In the same study, recently published in the journal Brain, Behavior, and Immunity, researchers also found that pharmacological manipulation could restore the function of microglia, important cells in the brain’s immune system. “This suggests that defects in microglia function resulting from prenatal exposures can be reversed later in life, indicating a possible additional therapeutic avenue for neurodevelopmental disorders,” said Rebecca Lowery, Ph.D., assistant research professor in the Del Monte Institute for Neuroscience at the University of Rochester, and co-first author of the study.

Image of microglia responding to an injury to the brain after TCDD exposure.

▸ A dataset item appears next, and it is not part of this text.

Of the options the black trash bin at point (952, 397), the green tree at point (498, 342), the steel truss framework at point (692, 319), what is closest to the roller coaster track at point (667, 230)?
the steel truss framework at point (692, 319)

The research, which was conducted in mice, showed that when the brains of males were exposed to TCDD in utero, it caused inflammation which cause microglia to go array when responding to injury. While the microglia themselves appeared healthy, the

cells became over activated while responding to injury in a way that could damage important brain circuits. But investigators found that by using the drug Pexidartinib (PLX3397) they could ‘shut-off’ the hyper-responsive microglia and those were replaced by new microglia that functioned normally.

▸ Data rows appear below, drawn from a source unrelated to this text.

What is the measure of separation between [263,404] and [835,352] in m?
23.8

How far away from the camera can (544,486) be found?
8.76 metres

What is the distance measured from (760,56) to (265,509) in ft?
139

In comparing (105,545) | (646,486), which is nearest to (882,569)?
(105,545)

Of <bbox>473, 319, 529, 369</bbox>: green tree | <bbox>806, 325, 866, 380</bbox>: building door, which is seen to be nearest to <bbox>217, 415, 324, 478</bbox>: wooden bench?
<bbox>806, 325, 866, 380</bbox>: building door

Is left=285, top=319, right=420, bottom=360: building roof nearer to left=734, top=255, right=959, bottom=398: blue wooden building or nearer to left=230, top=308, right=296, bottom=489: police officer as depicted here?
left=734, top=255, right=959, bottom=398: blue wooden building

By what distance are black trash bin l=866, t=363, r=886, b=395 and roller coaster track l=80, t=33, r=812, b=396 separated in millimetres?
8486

This work offers new clues to when exposure to TCDD is most dangerous. Past research has found that adults exposed to TCDD did not have inflammation in the brain and there was no impact on microglia function. “Microglia are outside of the brain during pregnancy,” said Ania Majewska, Ph.D., lead author on this study. “But after birth they are protected, possibly by the blood brain barrier, this barrier may be what prevents the harmful effects of TCDD from entering the brain.” Researchers now want to understand if other environmental exposures impact microglia similarly, and whether these changes lead to long-term alterations in brain circuitry and function.

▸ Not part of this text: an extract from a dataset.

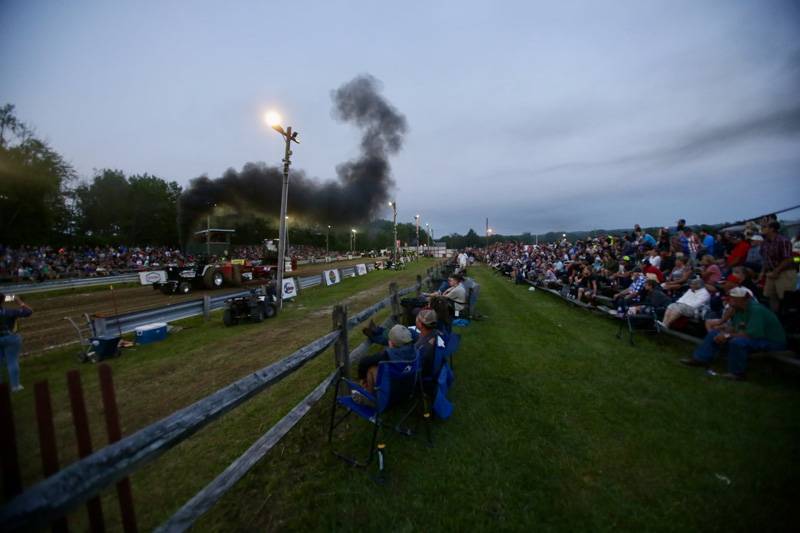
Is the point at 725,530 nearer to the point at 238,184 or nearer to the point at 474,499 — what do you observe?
the point at 474,499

Additional authors include co-first author Sarah Latchney, Ph.D., of the University of Rochester and St. Mary’s College of Maryland. Reva Peer, Katheryn Lordy, Matthew McCall, Ph.D., and Cassandra Lamantia of the University of Rochester. Lisa Opanashuk, Ph.D., of the National Institute on Aging. This work was funded by the National Institute of Neurological Diseases and Stroke (NINDS), National Institute of Alcohol abuse and Alcoholism (NIAAA) and National Institute of Environmental Health Sciences (NIEHS), National Institute of General Medical Sciences (NIGMS) and the National Institute of Child Health and Human Development (NICHD).